27 September 2010

So Glad to See You!

Hello dear readers -

First of all I would like to thank all of you for sticking with me even though my blog has been at a stand-still for nearly two months. At the beginning of August my husband was originally diagnosed with a rare cancerous tumor in his hand that was later found to be a rarer non-cancerous tumor, but because of the location and abmormal growth it resulted in the amputation of part of his hand. It has been a crazy, emotional roller coaster, and only recently have I gotten my sewing mojo back! (I did get a lot of reading done however, which I plan to blog about soon). Now that Shawn's recovery is going well I'm starting to get back into my normal sewing and blogging routine, and I have a LOT of catching up to do!

Ruth xX

24 July 2010

Fall 2010 RTW update

It is so good to be back! I feel like I am in sewing and blogger withdrawl..I haven't done much of either lately and Shawn and I have more traveling planned so it may be awhile before I get back into my regular routine. The trip to Edinburgh was wonderful, although I am a bit disappointed that I didn't come away with any vintage finds.
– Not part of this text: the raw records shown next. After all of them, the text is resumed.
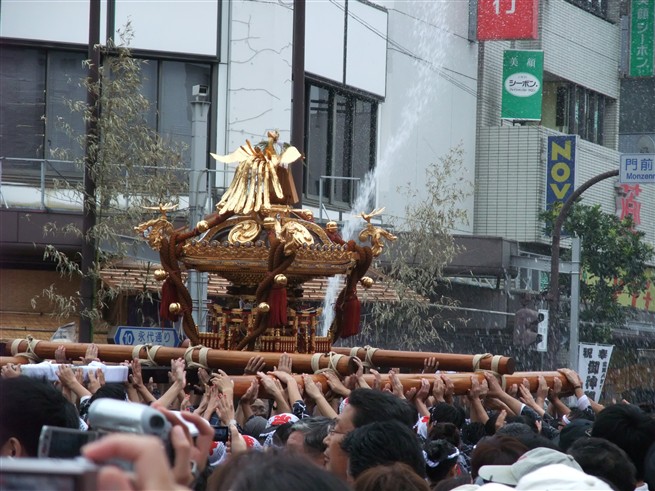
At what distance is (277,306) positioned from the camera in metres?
8.22

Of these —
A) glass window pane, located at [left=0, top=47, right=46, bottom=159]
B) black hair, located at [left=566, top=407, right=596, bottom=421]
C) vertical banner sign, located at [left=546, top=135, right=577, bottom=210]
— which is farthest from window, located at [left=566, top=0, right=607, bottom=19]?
black hair, located at [left=566, top=407, right=596, bottom=421]

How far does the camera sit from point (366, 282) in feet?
28.8

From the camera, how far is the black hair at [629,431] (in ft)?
16.6

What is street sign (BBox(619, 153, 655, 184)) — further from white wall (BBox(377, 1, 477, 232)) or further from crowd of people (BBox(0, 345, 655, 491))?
crowd of people (BBox(0, 345, 655, 491))

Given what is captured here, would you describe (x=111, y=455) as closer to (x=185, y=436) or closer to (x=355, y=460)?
(x=185, y=436)

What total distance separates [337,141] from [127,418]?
63.3 ft

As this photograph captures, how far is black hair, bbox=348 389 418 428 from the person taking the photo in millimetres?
4555

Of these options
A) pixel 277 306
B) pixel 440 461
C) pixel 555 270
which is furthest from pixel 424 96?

There are several great shops around the city, but Shawn's idea of a perfect day does not include digging though rooms filled with racks and stacks of vintage clothing (but he was a good sport scoping them out with me)..guess I'll have to plan another trip with like minded people!

Anyway, I caught up on my fashion reading, and wanted to share something interesting..retro is back on the runway (and we're talking full-on 50's and 60's retro here)! Fall 2010 is all about real, wearable clothing, and you can see it by the huge shift to lower hemlines and heels. No more crotch-skimming, abdomen crushing dresses or sky-high, foot fracturing heels..demure yet elegant, lady-like sensibility is (FINALLY) creeping in. This is probably best reflected in the Louis Vuitton collection, where just about every design has a retro 50's vibe:


Lately Prada has been a bit too crazy for my taste, but this season they have gone back to what even Muiccia Prada calls "normal clothes". I'm definetly seeing 60's influence in this collection:

And don't count out Dolce & Gabbana..amid the hot pants and revealing sheers there are quite a few twin-sets and lengthy skirts:

If you're like me and love sewing these styles but aren't always sure how to rock them without looking "dated" or "frumpy," try making them in interesting prints and colors, or try using mixtures of luxe fabrics (ie wool and silk)..don't be afraid to mix textures, that is part of the fun! As far as accessorizing, I say just do what you like..that's what makes it unique! I personally feel you can't go wrong with a pair of killer heels (not necessarily high, but statement heels that may not always match) and some bold jewellery.
So get to it girls..this is our season to shine (and show why we've always known best)!!
View the full collections at style.com

18 July 2010

Hi everyone!

I just wanted to apologize for my long blogging hiatus - I have been working hard to finish my dress for the York races (which ended up getting cancelled, but that's another story to be told) and then Shawn booked an impromptu trip to Edinburgh for this week, so I have been sewing like crazy..I thought it would be perfect for a me-made holiday Zoe style, but unfortunately I didn't get as much made as I would have liked between work, a horrible bout of hay fever, and a very upsetting overlocking accident (which caused me to scrap the whole dress). It has been a very hectic and frustrating couple of weeks! I'm glad for a little break, but I can't wait to get sewing again! When I return I'll share my projects and hopefully some great vintage finds!

02 July 2010

Vintage Poppies Blouse

I know I was meant to post pictures on Tuesday, but I was mistakenly over-scheduled at work and ended up having to go in (grrrr)..and needless to say that didn't give much blogging time this week! So FINALLY here is my vintage blouse!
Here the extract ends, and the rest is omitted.